We propose Pulsar, an efficient sphere-based differentiable renderer that is orders of magnitude faster than competing techniques, modular, and easy-to-use due to its tight integration with PyTorch. Differentiable rendering is the foundation for modern neural rendering approaches, since it enables end-to-end training of 3D scene representations from image observations. However, gradient-based optimization of neural mesh, voxel, or function representations suffers from multiple challenges, i.e., topological inconsistencies, high memory footprints, or slow rendering speeds. To alleviate these problems, Pulsar employs: 1) a sphere-based scene representation, 2) an efficient differentiable rendering engine, and 3) neural shading.

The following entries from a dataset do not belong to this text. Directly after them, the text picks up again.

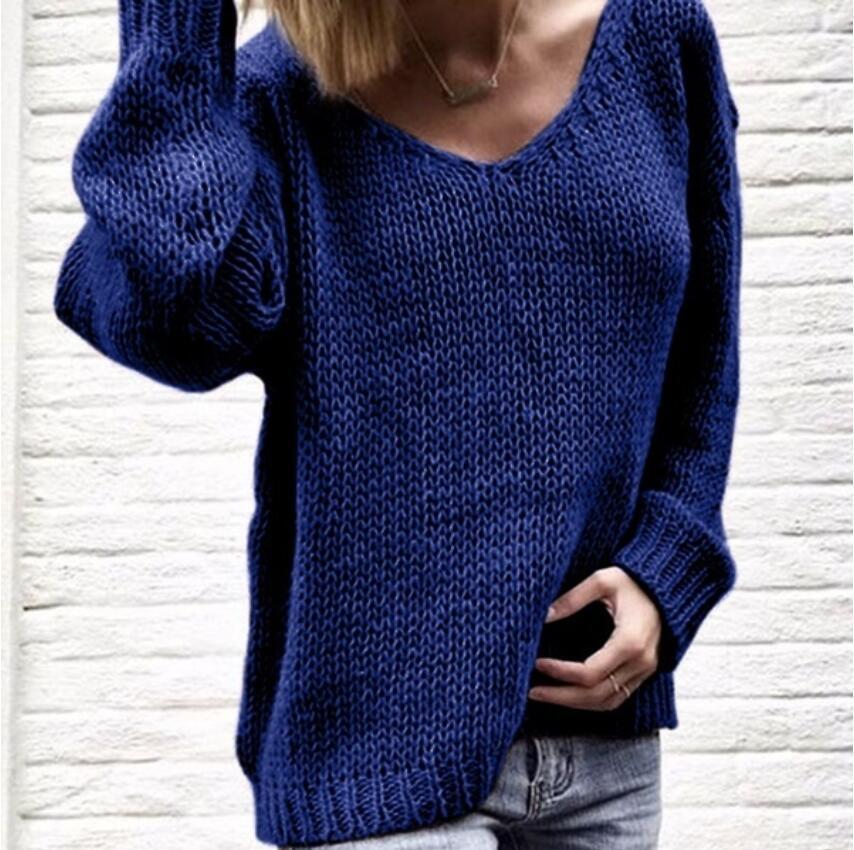 Pull V en gros pour femmes avec coupe décontractée et tissu texturé Chic und Stil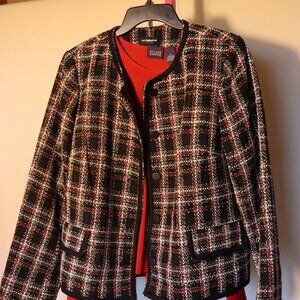 Liz Claborne Plaid Suit Jacket - Fully lined - Black/Red/White - Size 14 - NWTs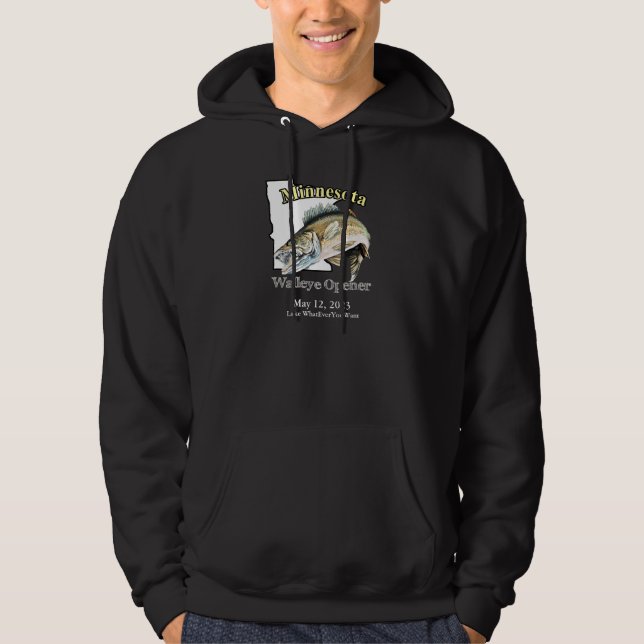 Custom Lake/Date Minnesota Walleye Opener Hoodie (Front)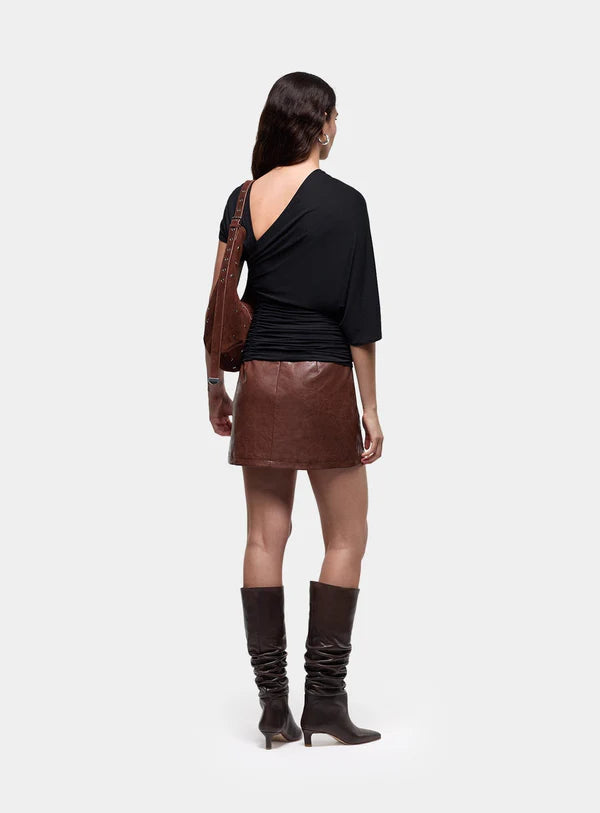 Top Drapé Aeris Noir - Laagam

Pulsar executes orders of magnitude faster than existing techniques and allows real-time rendering and optimization of representations with millions of spheres. Using spheres for the scene representation, unprecedented speed is obtained while avoiding topology problems. Pulsar is fully differentiable and thus enables a plethora of applications, ranging from 3D reconstruction to general neural rendering.

Paper Structure

This paper contains 36 sections, 3 equations, 5 figures, 3 tables.

Figures (5)

  • Figure 1: Pulsar is an efficient sphere-based differentiable renderer that is orders of magnitude faster than competing techniques, modular, and easy-to-use. It can be employed to solve a large variety of applications, since it is tightly integrated with PyTorch. Using a sphere-based representation, it is possible to not only optimize for color and opacity, but also for positions and radii (a, b, c). Due to the modular design, lighting cues can also be easily integrated (d).
  • Figure 2: Visualization of the neural rendering pipeline. Pulsar enables a particularly fast differentiable projection step that scales to complex scene representations. The scene representation itself can be produced by a neural network. The channel information can be 'latent' and translated to RGB colors in a 'neural shading' step.
  • Figure 3: Scaling behavior for PyTorch3D and Pulsar for different numbers of spheres. Whereas PyTorch3D scales almost linearly in terms of number of spheres, Pulsar employs early-stopping and other optimization techniques to reach much better scaling behavior. Benchmarks performed on an NVIDIA RTX 2070 GPU at $1024\times 1024$ resolution.
  • Figure 4: 3D reconstruction with Pulsar with up to 400.0k spheres. (a) Silhouette-based deformation reconstruction (c.t. liu2019soft); 1352.0 spheres, $64\times 64$. (b) Reconstruction with lighting cues and comparison with DSS yifan2019differentiable; 8003.0 spheres, $256\times 256$. Pulsar finishes the reconstruction after 31s, whereas DSS finishes after 1168s. (c) Reconstruction steps of a 3D head model in 73s; 400.0k spheres, $800\times 1280$. 80 images with random azimuth and elevation are used. (d) Initialized features for training the neural shading model for (e). (e) Neural rendering results of a pix2pixHD wang2018pix2pixHD model based on this geometry.
  • Figure 5: High-resolution scene representation view synthesis and reconstruction examples with 1M and more spheres; scenes from the NeRF dataset mildenhall2020nerf. (a) Test view of the 'flower' scene; 2.1M/810K spheres; $1008\times 756$. (b) Test view of the 'fern' scene; 2.6M spheres; $1008\times 756$. (c) Test view of the 'chair' scene with two different virtual viewpoints and shared per-pixel fully-connected shading model; 5.5M/509K spheres, $1600\times 1600$. Note the viewpoint-dependent shading effects on the chair cover. (d) 360 degree views of the 'chair' model. X/Y spheres are before/after optimization.